In 1992, Gina V Hall (MBA 1986) was working in São Paulo, Brazil, when the United Nation’s Earth Summit took place in Rio. That event jumpstarted an international discussion around climate change, sustainability, and biodiversity that interested Hall, who had been involved in financing a geothermal project when at JP Morgan in New York. But the field of clean energy was still nascent; after moving on to Monsanto and to London, Hall, with her husband, devoted the next 10 years to launching and building a gourmet ice cream brand for distribution throughout the UK.
Once they had secured a listing for their company on the London Stock Exchange, acquired two competitors, and had a new team in place for the next phase, Hall and her husband began to look for new challenges. It was 2007, and the documentary An Inconvenient Truth had been released the year before. “Climate change and what we’re doing about it really started to hit home for me,” she says. “I realized it was an issue where I could commit 100 percent.” In 2008, Hall joined the Carbon Trust, a company that partners with organizations around the world to accelerate the transition to a cleaner, more sustainable energy future. Initially assigned to the firm’s joint venture arm, she worked with the company’s portfolio of clean tech startups, leveraging extensive financial expertise with on-the-ground experience as an entrepreneur. “Being immersed so suddenly was like drinking from a firehose,” she says. “It was a fantastic way to learn about the field—we had everything, from a green building fund to an onshore wind developer.”
While she continues her role as investment director, Hall also works alongside development entities such as the World Bank and IFC, the Inter-American Development Bank, and the European Bank for Reconstruction and Development—as well as commercial banks—to provide the technical expertise and help source grant monies that make it easier for green projects to happen.

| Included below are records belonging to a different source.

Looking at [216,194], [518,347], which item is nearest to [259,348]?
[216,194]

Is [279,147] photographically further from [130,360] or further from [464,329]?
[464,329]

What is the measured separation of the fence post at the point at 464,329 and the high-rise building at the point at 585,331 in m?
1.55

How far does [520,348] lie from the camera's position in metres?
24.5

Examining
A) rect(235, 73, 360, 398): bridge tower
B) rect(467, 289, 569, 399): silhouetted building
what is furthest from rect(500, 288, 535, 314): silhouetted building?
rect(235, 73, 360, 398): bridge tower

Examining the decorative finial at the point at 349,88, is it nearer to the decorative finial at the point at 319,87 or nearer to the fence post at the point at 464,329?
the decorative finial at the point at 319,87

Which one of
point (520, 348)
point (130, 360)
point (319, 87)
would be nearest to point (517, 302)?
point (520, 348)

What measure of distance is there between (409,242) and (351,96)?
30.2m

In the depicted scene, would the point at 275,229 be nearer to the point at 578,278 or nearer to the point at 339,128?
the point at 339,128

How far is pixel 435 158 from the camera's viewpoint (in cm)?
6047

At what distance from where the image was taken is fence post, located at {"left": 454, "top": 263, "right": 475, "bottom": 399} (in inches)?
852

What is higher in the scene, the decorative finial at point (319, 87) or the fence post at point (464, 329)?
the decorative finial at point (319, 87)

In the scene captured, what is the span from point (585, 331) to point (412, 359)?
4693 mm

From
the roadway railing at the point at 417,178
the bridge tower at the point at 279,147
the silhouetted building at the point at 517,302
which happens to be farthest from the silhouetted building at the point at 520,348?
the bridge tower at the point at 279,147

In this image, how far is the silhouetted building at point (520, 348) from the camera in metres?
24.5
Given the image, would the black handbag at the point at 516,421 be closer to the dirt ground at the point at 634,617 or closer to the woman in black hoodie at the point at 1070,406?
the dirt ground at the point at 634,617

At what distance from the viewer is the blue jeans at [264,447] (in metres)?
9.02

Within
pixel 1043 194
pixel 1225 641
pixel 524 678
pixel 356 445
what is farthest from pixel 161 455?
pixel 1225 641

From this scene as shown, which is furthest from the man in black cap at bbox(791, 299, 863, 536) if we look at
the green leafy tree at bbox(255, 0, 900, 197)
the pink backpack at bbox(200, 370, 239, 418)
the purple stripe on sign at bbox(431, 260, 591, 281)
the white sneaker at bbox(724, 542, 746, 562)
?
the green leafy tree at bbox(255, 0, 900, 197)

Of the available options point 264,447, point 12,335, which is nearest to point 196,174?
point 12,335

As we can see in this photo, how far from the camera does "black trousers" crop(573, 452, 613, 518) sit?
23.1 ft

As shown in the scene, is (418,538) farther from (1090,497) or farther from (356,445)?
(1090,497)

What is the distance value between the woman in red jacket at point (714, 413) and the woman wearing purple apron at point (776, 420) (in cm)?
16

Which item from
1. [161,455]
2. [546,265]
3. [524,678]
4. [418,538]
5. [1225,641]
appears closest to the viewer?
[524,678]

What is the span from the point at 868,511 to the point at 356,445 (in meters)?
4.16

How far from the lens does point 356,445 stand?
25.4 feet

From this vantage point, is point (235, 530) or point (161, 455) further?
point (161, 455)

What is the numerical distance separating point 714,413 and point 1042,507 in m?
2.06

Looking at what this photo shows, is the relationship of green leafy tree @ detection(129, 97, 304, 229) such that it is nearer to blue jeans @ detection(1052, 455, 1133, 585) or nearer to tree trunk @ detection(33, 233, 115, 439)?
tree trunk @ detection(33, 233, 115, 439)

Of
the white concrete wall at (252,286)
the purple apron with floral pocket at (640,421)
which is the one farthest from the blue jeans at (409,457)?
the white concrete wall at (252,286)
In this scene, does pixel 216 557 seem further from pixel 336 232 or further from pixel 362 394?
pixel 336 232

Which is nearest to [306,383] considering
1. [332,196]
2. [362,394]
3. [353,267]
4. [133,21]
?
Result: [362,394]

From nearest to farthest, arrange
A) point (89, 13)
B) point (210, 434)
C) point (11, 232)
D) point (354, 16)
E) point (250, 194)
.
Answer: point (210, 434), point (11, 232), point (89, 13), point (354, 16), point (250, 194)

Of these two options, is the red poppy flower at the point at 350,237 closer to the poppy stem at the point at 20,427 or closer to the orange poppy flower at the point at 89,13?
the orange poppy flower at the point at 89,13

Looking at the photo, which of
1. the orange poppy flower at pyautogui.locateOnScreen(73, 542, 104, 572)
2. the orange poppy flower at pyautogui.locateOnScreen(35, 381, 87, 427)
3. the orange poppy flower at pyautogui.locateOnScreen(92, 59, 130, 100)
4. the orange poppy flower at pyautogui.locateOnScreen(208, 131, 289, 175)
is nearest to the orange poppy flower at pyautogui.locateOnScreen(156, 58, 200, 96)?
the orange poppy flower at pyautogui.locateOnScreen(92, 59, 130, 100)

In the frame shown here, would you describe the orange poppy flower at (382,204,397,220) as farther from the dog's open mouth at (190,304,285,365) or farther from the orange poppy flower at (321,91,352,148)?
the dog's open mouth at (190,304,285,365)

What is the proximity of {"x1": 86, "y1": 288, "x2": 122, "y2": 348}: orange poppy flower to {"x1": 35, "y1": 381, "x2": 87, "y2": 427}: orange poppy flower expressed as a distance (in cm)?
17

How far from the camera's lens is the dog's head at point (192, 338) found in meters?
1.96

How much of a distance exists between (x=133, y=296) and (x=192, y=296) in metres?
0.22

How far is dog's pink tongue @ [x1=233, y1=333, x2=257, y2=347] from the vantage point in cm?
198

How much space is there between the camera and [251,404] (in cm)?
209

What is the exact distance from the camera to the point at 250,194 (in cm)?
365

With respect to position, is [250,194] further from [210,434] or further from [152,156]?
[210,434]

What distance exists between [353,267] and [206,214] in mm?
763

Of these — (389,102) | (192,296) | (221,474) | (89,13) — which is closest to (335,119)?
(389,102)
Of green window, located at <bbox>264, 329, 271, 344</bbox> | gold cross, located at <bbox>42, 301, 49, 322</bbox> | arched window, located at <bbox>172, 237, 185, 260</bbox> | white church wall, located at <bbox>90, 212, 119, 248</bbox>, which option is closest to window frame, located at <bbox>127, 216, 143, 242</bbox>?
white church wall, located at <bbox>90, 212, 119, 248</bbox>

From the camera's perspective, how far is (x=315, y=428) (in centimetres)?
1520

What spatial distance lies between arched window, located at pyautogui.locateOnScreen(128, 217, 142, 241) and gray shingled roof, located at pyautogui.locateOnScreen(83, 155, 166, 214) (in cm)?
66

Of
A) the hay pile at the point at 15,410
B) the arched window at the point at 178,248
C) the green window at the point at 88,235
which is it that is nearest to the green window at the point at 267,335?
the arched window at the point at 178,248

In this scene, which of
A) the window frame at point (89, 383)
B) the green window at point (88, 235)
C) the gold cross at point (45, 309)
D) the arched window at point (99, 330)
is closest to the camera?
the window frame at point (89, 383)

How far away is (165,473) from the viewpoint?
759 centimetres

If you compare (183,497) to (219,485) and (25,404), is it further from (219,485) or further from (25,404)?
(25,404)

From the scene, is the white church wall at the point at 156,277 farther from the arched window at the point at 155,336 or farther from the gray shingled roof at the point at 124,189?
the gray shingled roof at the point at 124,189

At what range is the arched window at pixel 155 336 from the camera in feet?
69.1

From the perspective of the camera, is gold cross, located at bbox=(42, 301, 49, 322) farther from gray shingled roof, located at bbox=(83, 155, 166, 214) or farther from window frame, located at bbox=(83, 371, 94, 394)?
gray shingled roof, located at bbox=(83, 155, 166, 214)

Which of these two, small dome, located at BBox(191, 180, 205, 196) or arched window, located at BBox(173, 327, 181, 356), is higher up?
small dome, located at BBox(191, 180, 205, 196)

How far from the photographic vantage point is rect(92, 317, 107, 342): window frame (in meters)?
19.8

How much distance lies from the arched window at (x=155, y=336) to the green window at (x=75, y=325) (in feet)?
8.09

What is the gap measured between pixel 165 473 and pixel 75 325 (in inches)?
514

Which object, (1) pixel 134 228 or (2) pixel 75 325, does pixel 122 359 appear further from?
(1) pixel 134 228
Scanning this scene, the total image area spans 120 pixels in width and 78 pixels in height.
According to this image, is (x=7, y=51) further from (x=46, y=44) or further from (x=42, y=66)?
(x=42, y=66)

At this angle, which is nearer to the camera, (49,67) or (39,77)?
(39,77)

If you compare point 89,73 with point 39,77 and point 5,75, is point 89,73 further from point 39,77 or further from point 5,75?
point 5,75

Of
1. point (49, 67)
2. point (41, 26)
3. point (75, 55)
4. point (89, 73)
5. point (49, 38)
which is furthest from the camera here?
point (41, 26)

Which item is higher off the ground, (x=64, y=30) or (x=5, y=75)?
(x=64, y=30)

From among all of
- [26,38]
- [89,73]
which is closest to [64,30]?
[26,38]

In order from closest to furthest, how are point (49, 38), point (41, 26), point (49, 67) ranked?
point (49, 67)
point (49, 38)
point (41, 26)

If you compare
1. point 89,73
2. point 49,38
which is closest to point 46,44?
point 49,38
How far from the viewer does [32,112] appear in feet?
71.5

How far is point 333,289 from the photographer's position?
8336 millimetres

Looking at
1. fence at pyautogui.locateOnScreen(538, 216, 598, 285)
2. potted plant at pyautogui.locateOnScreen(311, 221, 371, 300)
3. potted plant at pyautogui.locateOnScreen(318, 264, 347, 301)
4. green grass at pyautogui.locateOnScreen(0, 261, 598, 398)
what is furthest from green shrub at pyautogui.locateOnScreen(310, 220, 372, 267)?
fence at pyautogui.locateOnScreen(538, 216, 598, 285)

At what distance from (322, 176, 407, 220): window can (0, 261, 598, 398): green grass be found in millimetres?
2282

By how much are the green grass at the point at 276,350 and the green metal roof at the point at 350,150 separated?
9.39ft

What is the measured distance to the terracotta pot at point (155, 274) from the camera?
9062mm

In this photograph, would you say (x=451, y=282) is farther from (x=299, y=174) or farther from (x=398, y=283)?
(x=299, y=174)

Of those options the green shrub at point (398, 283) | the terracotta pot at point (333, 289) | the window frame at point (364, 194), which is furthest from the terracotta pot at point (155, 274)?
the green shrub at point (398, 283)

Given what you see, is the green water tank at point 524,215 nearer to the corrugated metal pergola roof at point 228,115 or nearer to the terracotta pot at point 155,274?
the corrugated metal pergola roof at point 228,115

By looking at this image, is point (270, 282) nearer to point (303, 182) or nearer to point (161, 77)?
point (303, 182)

A current project, for example, focuses on improving the sustainability of Brazilian beef in the state of Mato Grosso, which has extensive wetlands as well as Amazon rainforest. “Brazil is a big country with a big carbon footprint—and the biggest contributor is beef, once you include emissions due to land use change,” says Hall. Small pilots have demonstrated more efficient, environmentally sustainable methods to raise cattle, but that transition requires a few years of upfront investment on the part of ranchers. “Carbon Trust creates a package of funding and knowledge that essentially ‘de-risks’ the process” Hall says. “Without that intermediary support, the transition would be much more difficult to execute at scale. And we need to be doing much more at scale if we are to make meaningful headway towards a 2-degrees Celsius world.”
Hall admits that she is sometimes frustrated by a seeming lack of progress in mitigating climate change—but she is also energized by the potential for change and the dynamic nature of the field. “I’ve been at Carbon Trust for 10 years because each year is very different in terms of which players are coming to the fore,” she says. “Green bonds, for example, have exploded as a financial instrument in the last two years.”
“You don’t have to be in Greenpeace to understand that climate change is a challenge that touches everything—across all sectors and all countries,” Hall continues. “Taking on that challenge is doable, but it requires a combination of finance and innovation. That’s what’s interesting to me.”